Click here to download the Perfect Proposal Template.
Read my Guide to Winning Clients and follow the link in the book to 15 online, companion resources.
What other templates would push your consulting firm into high gear? Please share your ideas below.
Text and images are © 2025 David A. Fields, all rights reserved.
David, this aligns with my goals for this year in building scalability and consistency among the subcontracting consultants who work with me. I’m using one of my new, highly motivated and knowledgeable consultants (who worked as an internal consultant for a national organization) to build many of those used frequently, but they’re on the client side to guide them in their work. I also developed a communication form for the consultants to consistently communicate with me, and then they place it in Dropbox under the client name so I can go in at any point and review their pace and identify any barriers to progress. I did start building the context form for potential clients also. Thanks for confirming that I’m on the right track. I appreciate your perspective (and stick figures).
Susan, you are 100% on the right track. For solo consultants, templates are a route to reducing labor intensity. For boutiques like you, who are trying to scale, they add the benefit of forcing you to make your processes cohesive, repeatable and transferable, which opens the door to others taking on the work.
Your communication form sounds like a terrific innovation, and one that any boutique that makes heavy use of subcontractors could utilize.
Very very true! I have a couple and need to work on more.
BTW, you have a typo in the graphic: “Stardization”. I think we’ve already “standardized” on that word 🙂
Terrific, Ian. What templates do you still need to put in place?

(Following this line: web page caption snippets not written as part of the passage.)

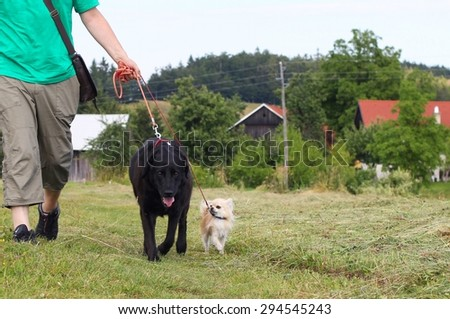 A man walking two dogs small and big on a country farm - stock photo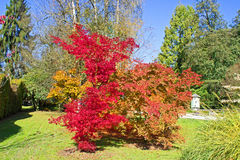Changing colours Royalty Free Stock Photography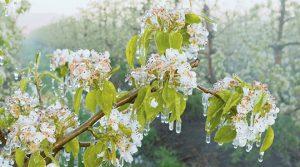 Николовски  Наскоро исплата на штетите од пролетните мразови во 2016  И 2017 година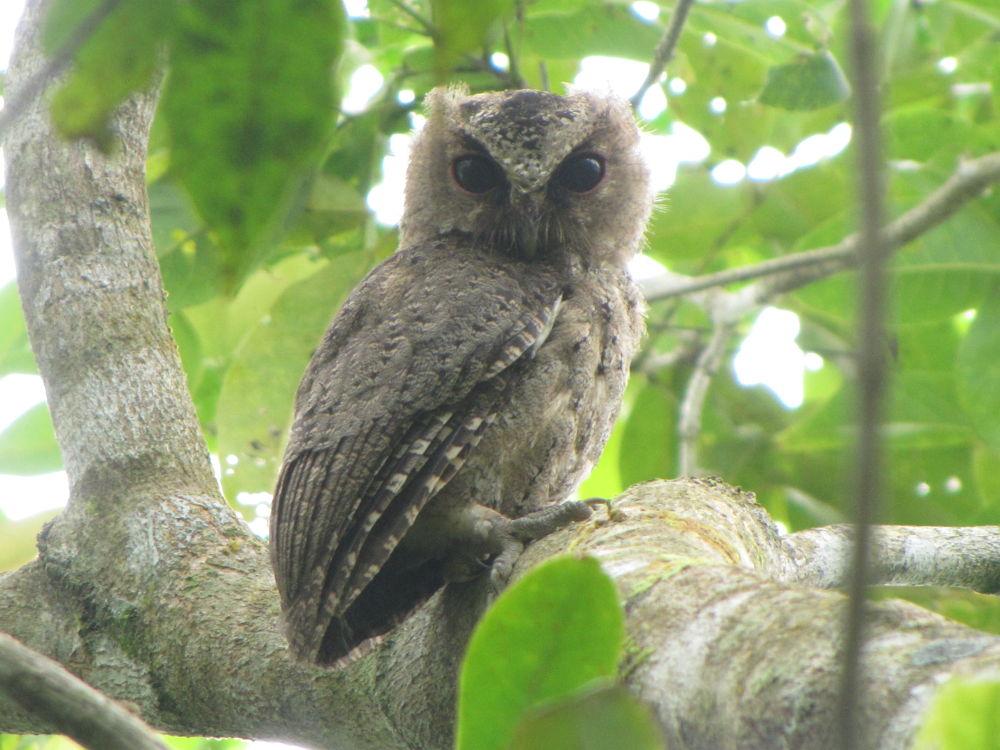 Philippine Scops-Owl (Otus megalotis) by FelixSobiono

Thanks for noting the typo. A few readers contacted me and we’ve corrected it. A few missing letters here and there… you’d think no one woud notic.
David
This is fantastic. In my previous firm, we created meeting checklists and templates. for example we created a detailed project kick-off checklist that ensured a smoother start to projects. This also made us more competent in the eyes of our clients, when they saw how orderly and detailed our kick-offs were.
Note: on the graph above, why does ‘value to client’ appear to decrease with increase of standardization beyond a certain point?
Tom, it sounds like your previous firm set you up with good kickoff habits. Did they also have checklists for the end of projects? How you wrap up an engagement sets you up for future work.
Great question about standardization. Value tails off once our solutions start to wander into one-size-fits-all territory. Your kick-off checklist may provide a good illustration: A wholly new email at the beginning of an engagement may be rambling, not optimally structured and omit important details. A template/checklist allows you to send a well-structured, effective email with exactly the right information. A form letter sent to the client may be perceived as impersonal, may include irrelevant information not appropriate to this particular project while omitting other, critical pieces.
The most value for the client occurs when there’s enough standardization to capture best practices, but not so much as to ignore current circumstances. Maybe that’s a blog post in itself.
The trick is to remember to use them! I have been doing this for the past couple of years and find that storing checklists, some templates, etc. in OneNote makes them more accessible and easier to edit on-the-fly as I improve my practices.
It does sort of defeat the purpose when you develop a template then forget to use it! OneNote is a very effective solution. (One of the firms I work with runs everything out of OneNote.) Google drive or some other cloud-based drive can also be good. We use a combination of Google drive and an in-house “cloud” system.